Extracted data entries
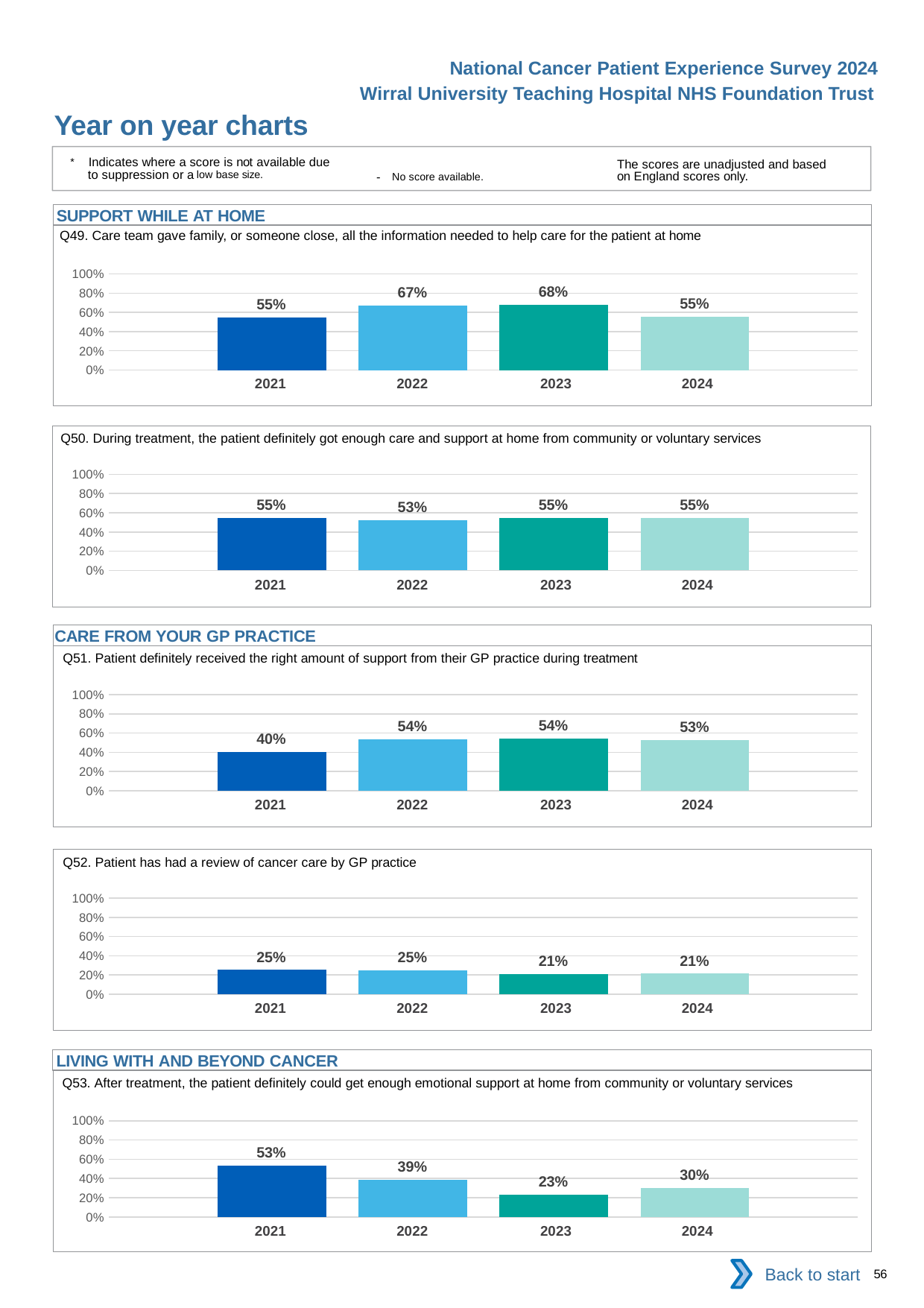
In the Q49 chart, which year has the lowest value? 2021 and 2024 (both 55%) In the Q51 chart, what is the difference between the 2022 value and the 2021 value? 14 percentage points What type of chart is used for Q52? bar chart In the Q53 chart, do the values rise or fall from 2021 to 2023? fall In the Q52 chart, is the value for 2021 larger or smaller than the value for 2023? larger In the Q53 chart, what is the difference between the 2021 value and the 2023 value? 30 percentage points In the Q49 chart, what is the value for 2023? 68% In the Q53 chart, which year has the highest value? 2021 How many years are plotted in the Q50 chart? 4 In the Q51 chart, which year has the lowest value? 2021 In the Q52 chart, what is the value for 2024? 21% In the Q50 chart, what is the value for 2022? 53%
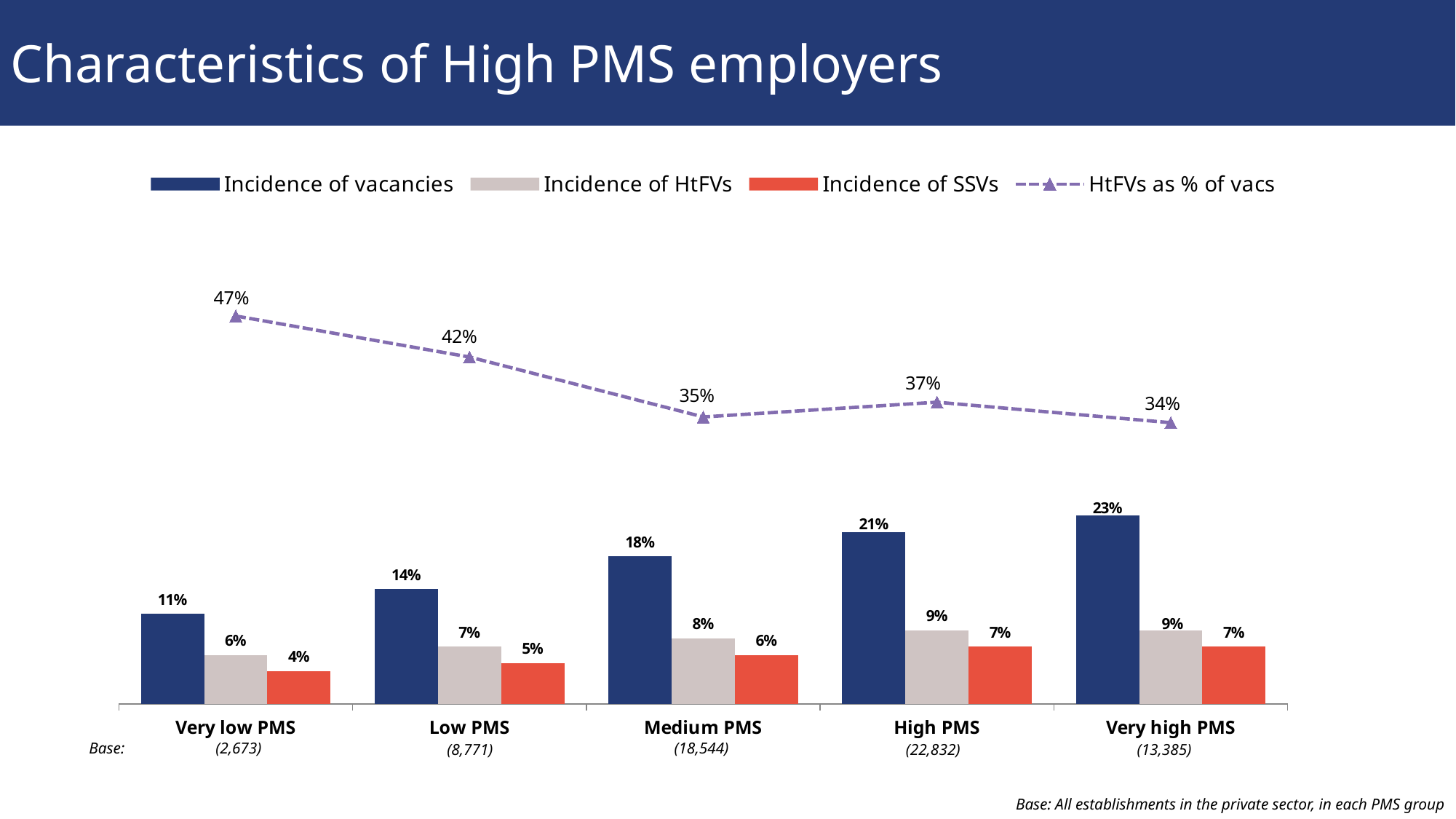
Does the Incidence of vacancies rise or fall from Very low PMS to Very high PMS? Rise Which PMS group has the lowest HtFVs as % of vacs? Very high PMS What is the difference between the Incidence of vacancies for High PMS and Very low PMS? 10% Which PMS group has the highest Incidence of vacancies? Very high PMS How many series does the legend list? 4 What is the base (number of establishments) for the Medium PMS group? 18,544 What kind of chart is shown on the slide? Combined bar and line chart How many PMS groups are shown on the x axis? 5 What is the Incidence of vacancies for Very high PMS? 23% Which is larger: the Incidence of HtFVs for Low PMS or for Medium PMS? Medium PMS What is the HtFVs as % of vacs value for Medium PMS? 35% What is the Incidence of SSVs for Very low PMS? 4%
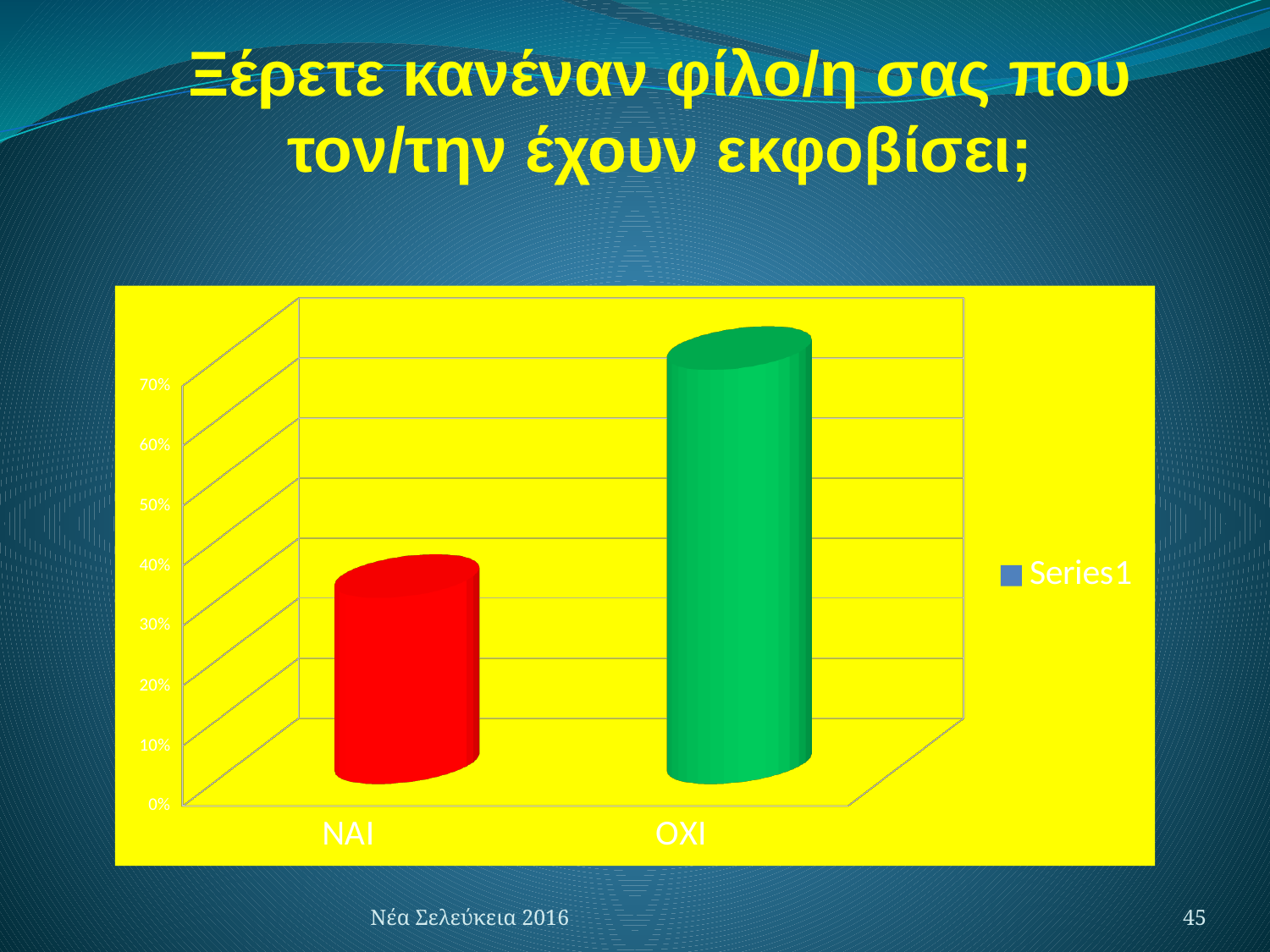
Is the value for ΟΧΙ greater or less than 50%? greater Which category has the highest bar in the chart? ΟΧΙ What colour is the bar for ΟΧΙ? green Which category has the lowest bar in the chart? ΝΑΙ What is the highest value shown on the vertical axis of the chart? 70% What kind of chart is shown on the slide? bar chart How many series does the chart legend list? 1 What is the name of the series shown in the chart legend? Series1 Is the value for ΝΑΙ greater or less than 20%? greater Which bar is taller, ΝΑΙ or ΟΧΙ? ΟΧΙ How many categories are shown on the x axis of the chart? 2 Is the value for ΝΑΙ greater or less than 50%? less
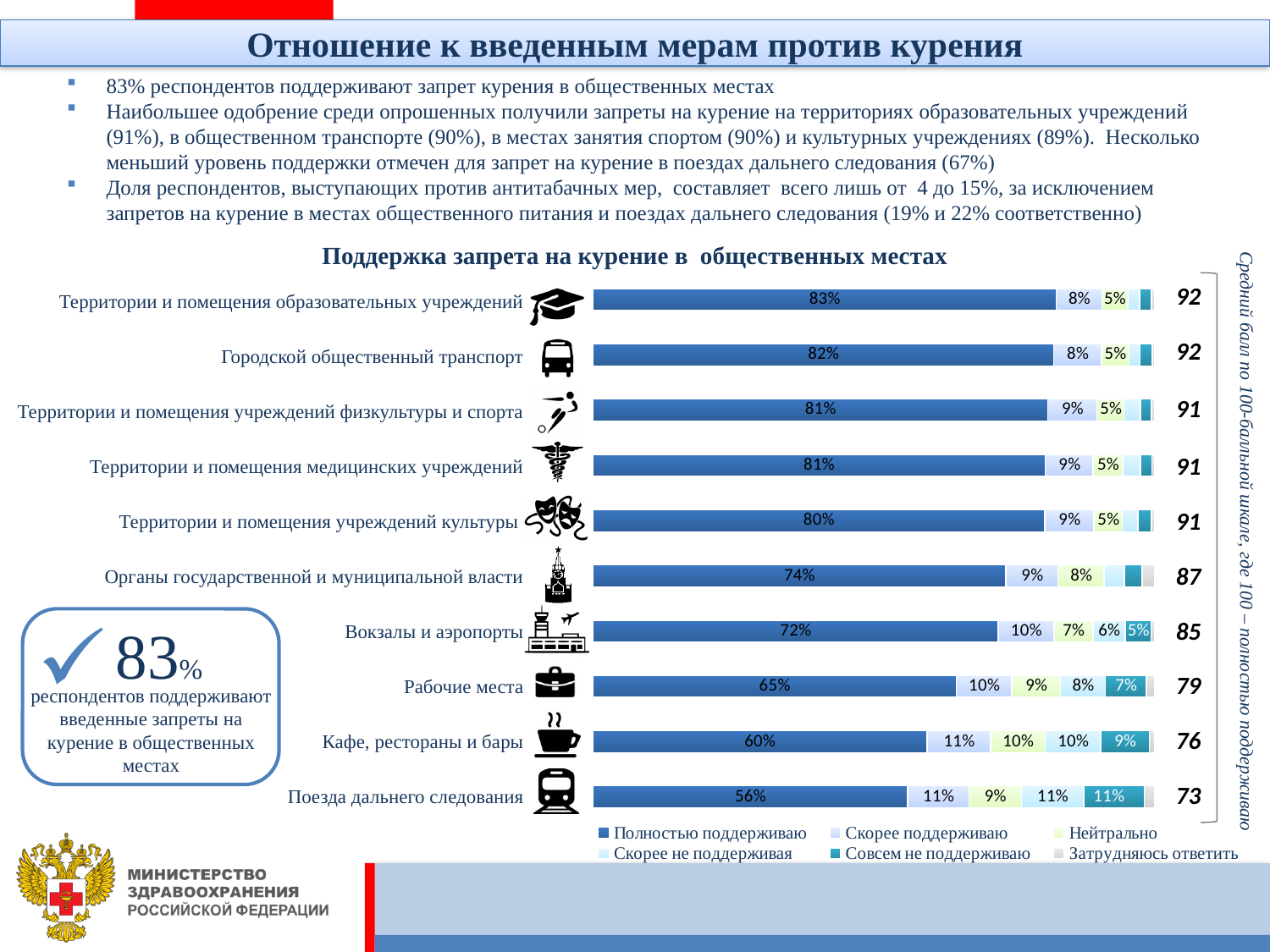
How many series does the chart legend list? 6 What is the difference between the "Полностью поддерживаю" values for "Рабочие места" and "Поезда дальнего следования"? 9% Which has a larger "Полностью поддерживаю" value: "Вокзалы и аэропорты" or "Рабочие места"? Вокзалы и аэропорты Which category has the lowest "Полностью поддерживаю" value? Поезда дальнего следования What kind of chart is shown under the title "Поддержка запрета на курение в общественных местах"? Stacked bar chart What is the "Полностью поддерживаю" value for "Территории и помещения образовательных учреждений"? 83% What is the "Совсем не поддерживаю" value for "Поезда дальнего следования"? 11% What is the "Полностью поддерживаю" value for "Кафе, рестораны и бары"? 60% What is the "Полностью поддерживаю" value for "Поезда дальнего следования"? 56% How many categories (public places) are plotted in the chart? 10 What is the average score (средний балл) shown to the right of the bar for "Органы государственной и муниципальной власти"? 87 Which category has the highest "Полностью поддерживаю" value? Территории и помещения образовательных учреждений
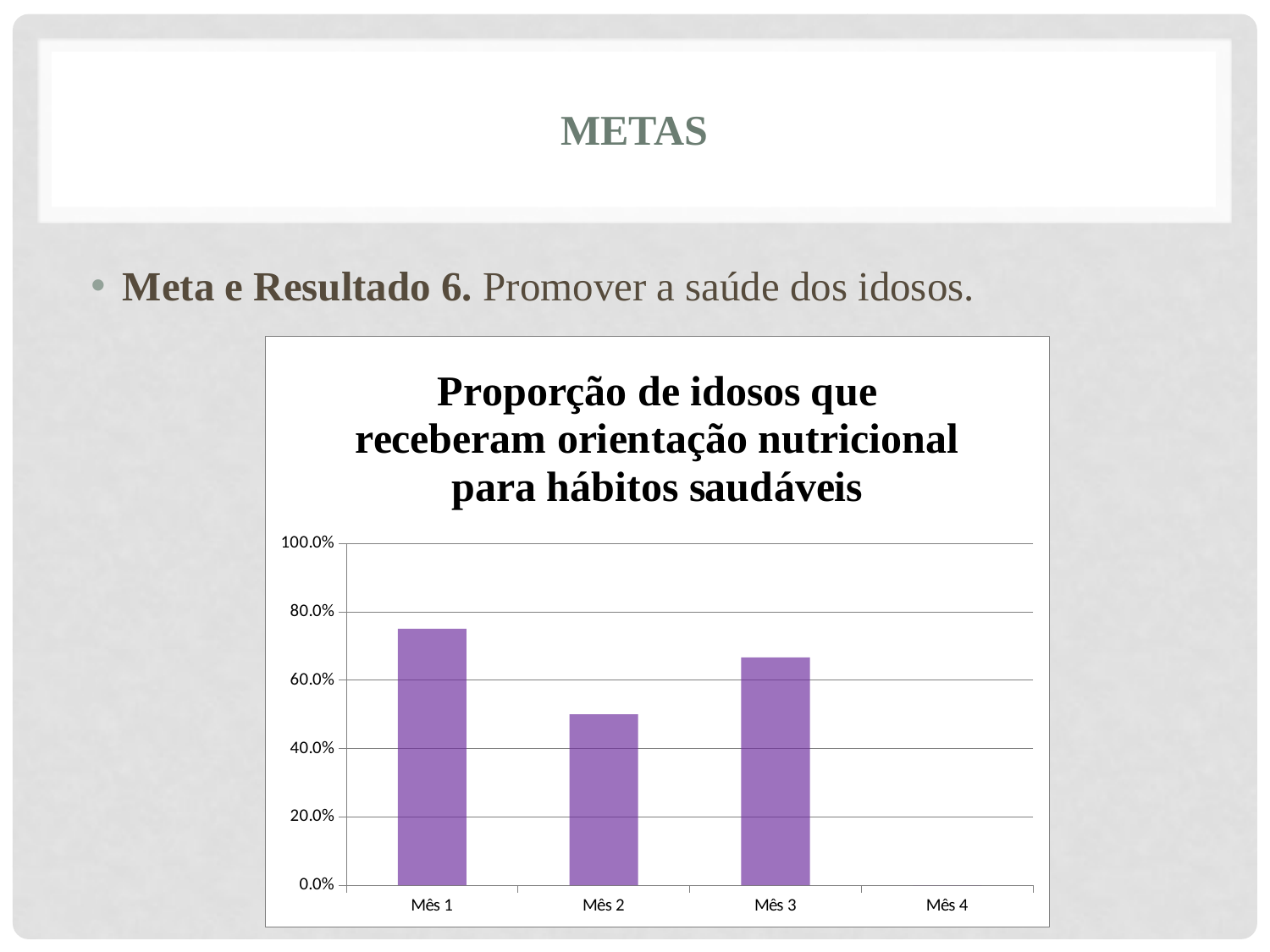
Among Mês 1, Mês 2 and Mês 3, which month has the lowest bar? Mês 2 Which is larger, the value for Mês 1 or the value for Mês 3? Mês 1 How many categories are shown on the x axis of the chart? 4 Is the value for Mês 2 greater or less than 40.0%? greater What is the title of the chart? Proporção de idosos que receberam orientação nutricional para hábitos saudáveis Which month has no visible bar in the chart? Mês 4 Which month has the highest bar in the chart? Mês 1 Is the value for Mês 3 greater or less than 60.0%? greater Is the value for Mês 2 greater or less than 60.0%? less What kind of chart is shown on the slide? bar chart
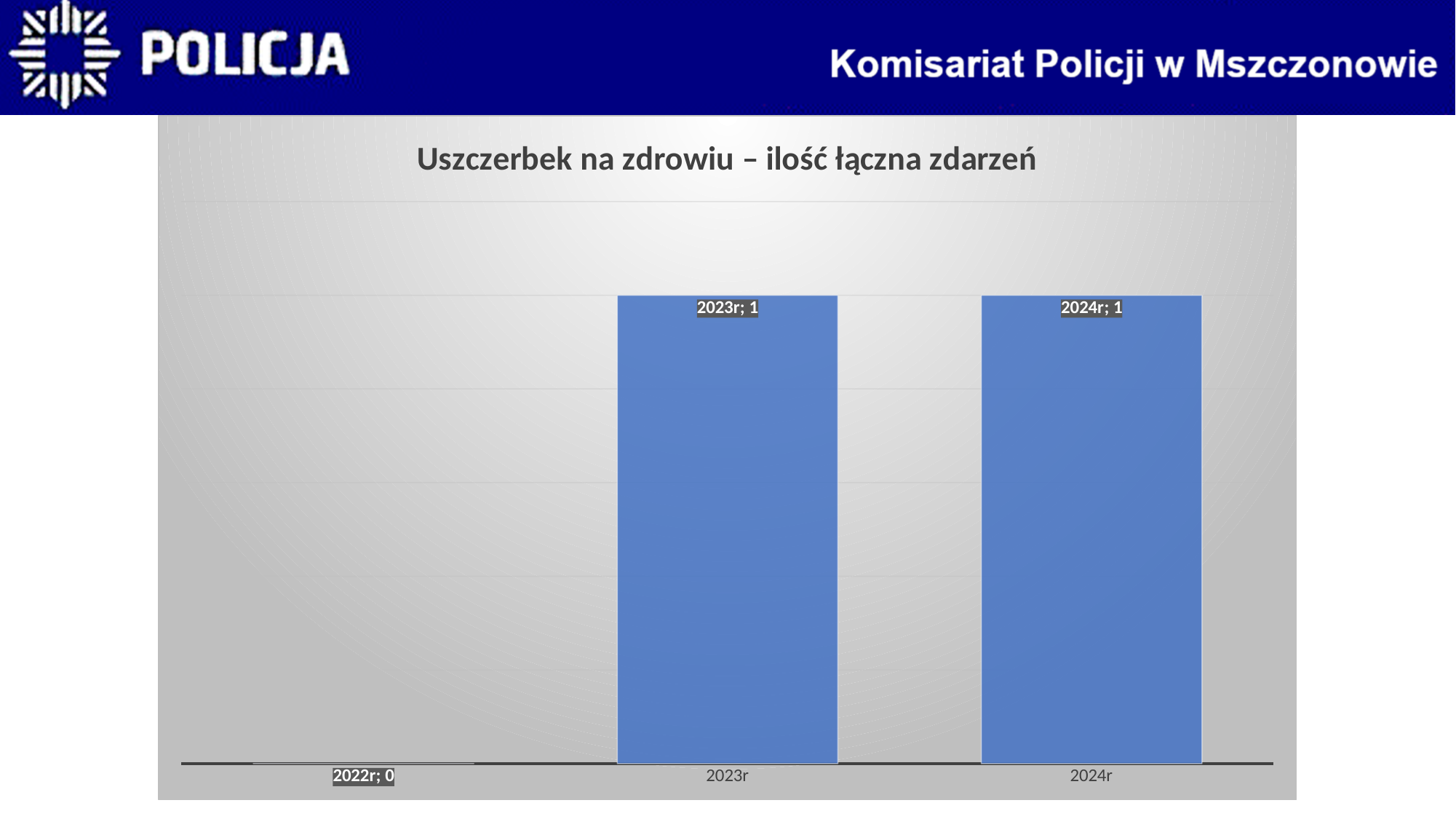
What is the value for 2022r? 0 What is the difference between the values for 2023r and 2022r? 1 Which is larger, the value for 2022r or the value for 2024r? 2024r What is the value for 2023r? 1 What colour are the bars in the chart? blue What is the value for 2024r? 1 What kind of chart is shown on the slide? bar chart Which category has the lowest value? 2022r Do the values rise or fall from 2022r to 2023r? rise What is the title of the chart? Uszczerbek na zdrowiu – ilość łączna zdarzeń How many categories are shown on the x axis? 3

Required work: Print the records again word for word, beginning at the line that contains "Among Mês 1, Mês" and continuing through the end of the records, with both ends included. Leave the pictures out of your answer.

Output of the exercise:
Among Mês 1, Mês 2 and Mês 3, which month has the lowest bar? Mês 2 Which is larger, the value for Mês 1 or the value for Mês 3? Mês 1 How many categories are shown on the x axis of the chart? 4 Is the value for Mês 2 greater or less than 40.0%? greater What is the title of the chart? Proporção de idosos que receberam orientação nutricional para hábitos saudáveis Which month has no visible bar in the chart? Mês 4 Which month has the highest bar in the chart? Mês 1 Is the value for Mês 3 greater or less than 60.0%? greater Is the value for Mês 2 greater or less than 60.0%? less What kind of chart is shown on the slide? bar chart
What is the value for 2022r? 0 What is the difference between the values for 2023r and 2022r? 1 Which is larger, the value for 2022r or the value for 2024r? 2024r What is the value for 2023r? 1 What colour are the bars in the chart? blue What is the value for 2024r? 1 What kind of chart is shown on the slide? bar chart Which category has the lowest value? 2022r Do the values rise or fall from 2022r to 2023r? rise What is the title of the chart? Uszczerbek na zdrowiu – ilość łączna zdarzeń How many categories are shown on the x axis? 3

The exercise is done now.